• **TEXT BLOCK**
-- Start --

Re: Complexity, Languaging & Design LO842

Jim Michmerhuizen (jamzen@world.std.com)
Wed, 19 Apr 1995 22:11:47 +0059 (EDT)

On Tue, 18 Apr 1995 jack@his.com wrote:

> Given the direction of my own work, I am deeply concerned about confusion in
> non-scientific circles arising from undisciplined use of "chaos" and
> "complexity". Some dialogue erupted here briefly on this subject, and I was
> sorry to see it vanish without deeper agreement.

Yeah. Especially the first of those terms; it's a misnomer right off the
bat, a good example of what I've been saying about the naming of things.
Hoo boy. Chaos. Thought nobody would ever mention it.

I share your apprehensions about how the stuff is going to get treated.
In fact we might as well resign ourselves right off to the fact that it's
going to be - and already is - more mistreated than treated. Same thing,
I'm sure, happened in the early heyday of Newton. And Darwin. And Freud:
although the latter's pretensions to science, if "science" means
discovering immutable laws, are a joke.

There was a conference last year, and I attended it with a friend, of
people from the soft sciences, talking about chaos and nonlinear systems
and things. Some of it was carefully thought out, a lot was just pie in
the sky, and none was science - if by science you mean discovering
immutable laws. But it was a lot of fun to listen to.

Do I sound lofty? Yeah, I think I do; but without cause. Look, aren't we
all caught somewhere in here? Not a day goes by that I don't have some
reason to see new instances or applications of the principles and concepts
generally understood to stand under the heading of "chaos theory",
"fractals", and "nonlinear systems". Like many of us, I find the
principles powerful, alive, beautiful, simple, challenging, and
inexhaustibly fruitful in application. But is that enough to qualify what
I'm doing as science? I think not. I'm not sure it's even knowledge, for
heaven's sake. It's at least a kind of poetry or mythologizing that is
important for us all to be doing at least part of the time - but I'd like
to think it's more than that. I _want_ it to be knowledge.

This is a genuine dilemma. It's absorbed (or some would say, distracted)
me for quite a while.

Here, on the one side, are facts such as
- "fractal dimension" is a perfectly well-defined term in the mathematical
area that has been developed by Benoit Mandelbrot and others;
- The Mandelbrot set is a perfectly well-defined mathematical entity;
- In many areas of the physical and life sciences, the kind of behaviors
called "chaotic" are perfectly well documented, as is the fact that they
can be more simply and thoroughly expressed in the vocabulary of nonlinear
systems than in any previous theoretic frame of reference.

Now that kind of stuff - the research, the new insights, and so on - has
gotten on very well without any participation from me, thank you, and will
certainly continue to do so for a long time to come.

-- End --

• **MATERIAL FOR THE TASK**

-- Start --

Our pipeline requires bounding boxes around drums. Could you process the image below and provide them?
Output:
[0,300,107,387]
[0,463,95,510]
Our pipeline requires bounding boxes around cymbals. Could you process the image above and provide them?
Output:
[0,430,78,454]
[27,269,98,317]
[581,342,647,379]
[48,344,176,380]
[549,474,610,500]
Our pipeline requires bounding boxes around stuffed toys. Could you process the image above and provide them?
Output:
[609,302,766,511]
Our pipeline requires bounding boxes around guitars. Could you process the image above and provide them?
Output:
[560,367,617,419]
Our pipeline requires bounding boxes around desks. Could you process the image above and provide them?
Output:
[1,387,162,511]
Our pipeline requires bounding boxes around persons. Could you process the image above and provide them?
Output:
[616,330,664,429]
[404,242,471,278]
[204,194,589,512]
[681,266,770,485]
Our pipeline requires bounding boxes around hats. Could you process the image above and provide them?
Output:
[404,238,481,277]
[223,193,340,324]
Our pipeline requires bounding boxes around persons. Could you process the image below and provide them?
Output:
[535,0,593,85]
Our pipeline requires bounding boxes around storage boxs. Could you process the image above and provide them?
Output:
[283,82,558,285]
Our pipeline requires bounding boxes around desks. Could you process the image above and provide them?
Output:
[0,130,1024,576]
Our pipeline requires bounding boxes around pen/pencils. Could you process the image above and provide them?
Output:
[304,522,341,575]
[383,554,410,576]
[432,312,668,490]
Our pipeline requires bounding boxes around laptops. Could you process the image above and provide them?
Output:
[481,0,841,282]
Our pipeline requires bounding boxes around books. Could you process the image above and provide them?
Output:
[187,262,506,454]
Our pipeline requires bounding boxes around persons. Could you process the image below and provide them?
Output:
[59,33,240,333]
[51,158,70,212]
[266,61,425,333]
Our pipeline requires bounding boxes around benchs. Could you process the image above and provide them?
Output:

-- End --

• **STATED PROBLEM 1**
In the post on chaos and complexity, why does the writer call Freud's pretensions to science a joke? Answer in one to three sentences.
• **STATED PROBLEM 2**
In the listing, copy out the stretch from the line containing "Our pipeline requires bounding boxes around stuffed" through the line containing "[223,193,340,324]", with both of those lines included.

• **CORRECT RESULT 1**
The writer says they are a joke if "science" means discovering immutable laws. Under that definition, Freud's work does not count as science.

• **CORRECT RESULT 2**
Our pipeline requires bounding boxes around stuffed toys. Could you process the image above and provide them?
Output:
[609,302,766,511]
Our pipeline requires bounding boxes around guitars. Could you process the image above and provide them?
Output:
[560,367,617,419]
Our pipeline requires bounding boxes around desks. Could you process the image above and provide them?
Output:
[1,387,162,511]
Our pipeline requires bounding boxes around persons. Could you process the image above and provide them?
Output:
[616,330,664,429]
[404,242,471,278]
[204,194,589,512]
[681,266,770,485]
Our pipeline requires bounding boxes around hats. Could you process the image above and provide them?
Output:
[404,238,481,277]
[223,193,340,324]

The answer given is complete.